>> BEGIN
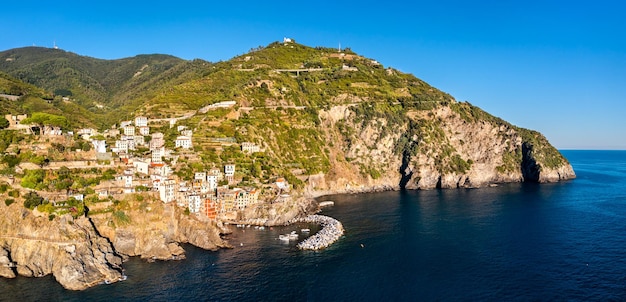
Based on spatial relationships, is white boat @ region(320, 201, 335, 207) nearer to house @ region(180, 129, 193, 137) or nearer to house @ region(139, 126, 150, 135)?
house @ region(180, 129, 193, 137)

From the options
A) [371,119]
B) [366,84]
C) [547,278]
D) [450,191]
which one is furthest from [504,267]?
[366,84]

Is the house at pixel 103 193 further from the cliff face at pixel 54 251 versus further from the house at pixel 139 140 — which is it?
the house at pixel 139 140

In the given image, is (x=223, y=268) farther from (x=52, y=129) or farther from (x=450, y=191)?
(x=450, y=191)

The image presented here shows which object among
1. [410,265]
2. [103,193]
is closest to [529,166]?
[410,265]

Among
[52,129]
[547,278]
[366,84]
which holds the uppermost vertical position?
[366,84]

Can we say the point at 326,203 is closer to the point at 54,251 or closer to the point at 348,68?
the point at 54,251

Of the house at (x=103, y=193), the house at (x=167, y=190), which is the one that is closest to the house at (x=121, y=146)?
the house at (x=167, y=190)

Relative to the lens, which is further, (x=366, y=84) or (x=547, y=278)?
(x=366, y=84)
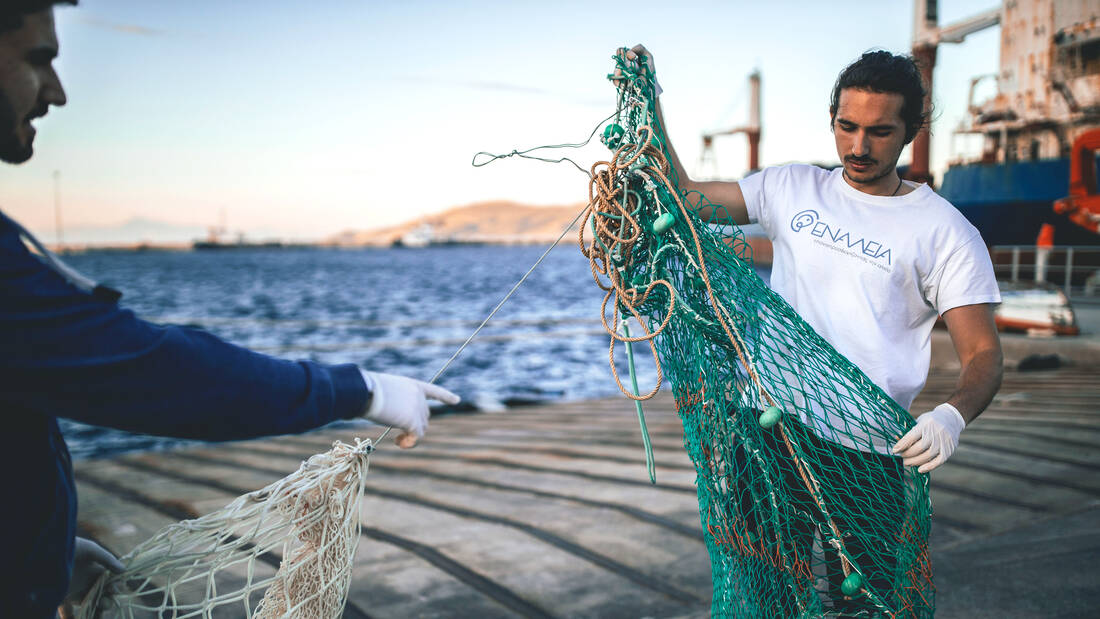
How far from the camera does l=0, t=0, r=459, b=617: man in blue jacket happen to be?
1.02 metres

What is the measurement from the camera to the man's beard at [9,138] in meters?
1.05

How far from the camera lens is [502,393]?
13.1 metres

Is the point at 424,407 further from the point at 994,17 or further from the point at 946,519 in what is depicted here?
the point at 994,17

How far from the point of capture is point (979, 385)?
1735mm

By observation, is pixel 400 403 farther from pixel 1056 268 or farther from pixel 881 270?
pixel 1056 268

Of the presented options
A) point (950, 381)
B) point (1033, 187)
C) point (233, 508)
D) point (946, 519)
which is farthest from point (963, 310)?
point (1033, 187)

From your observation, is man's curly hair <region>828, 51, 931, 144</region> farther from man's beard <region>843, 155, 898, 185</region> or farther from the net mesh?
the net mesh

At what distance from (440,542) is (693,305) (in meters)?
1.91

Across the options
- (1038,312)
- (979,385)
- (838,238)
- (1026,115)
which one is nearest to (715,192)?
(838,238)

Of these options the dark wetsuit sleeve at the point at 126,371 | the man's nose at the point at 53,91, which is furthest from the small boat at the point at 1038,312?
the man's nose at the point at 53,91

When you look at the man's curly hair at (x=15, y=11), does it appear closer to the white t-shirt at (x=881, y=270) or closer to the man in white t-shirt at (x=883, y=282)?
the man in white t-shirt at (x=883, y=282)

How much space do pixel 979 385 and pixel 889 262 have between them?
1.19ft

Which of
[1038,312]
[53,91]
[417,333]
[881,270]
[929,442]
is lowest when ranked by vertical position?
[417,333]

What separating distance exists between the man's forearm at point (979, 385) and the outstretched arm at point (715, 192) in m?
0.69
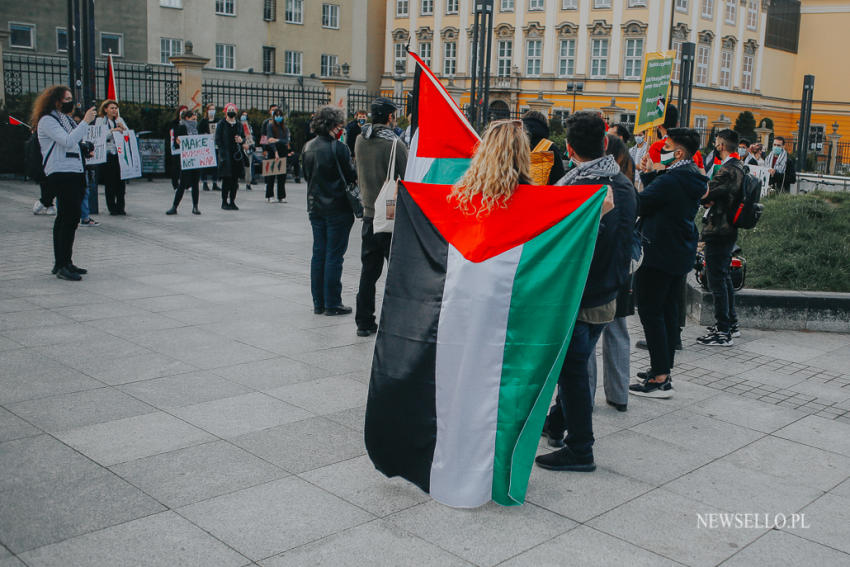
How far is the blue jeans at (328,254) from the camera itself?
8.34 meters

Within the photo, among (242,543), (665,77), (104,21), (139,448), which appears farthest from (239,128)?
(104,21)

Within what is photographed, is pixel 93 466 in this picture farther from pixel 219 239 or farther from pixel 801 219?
>> END
» **Task to complete**
Can you reproduce the stretch from the item containing "Within the photo, among" through the last item, both included, with the requests kept as they are but every coordinate in the answers multiplied by 1.15 and rounded to a whole number (halves rounded up)?

» **Response to the task**
Within the photo, among (242,543), (665,77), (104,21), (139,448), which appears farthest from (239,128)?
(120,24)

Within what is photographed, is pixel 93 466 in this picture farther from pixel 219 239 or farther from pixel 801 219?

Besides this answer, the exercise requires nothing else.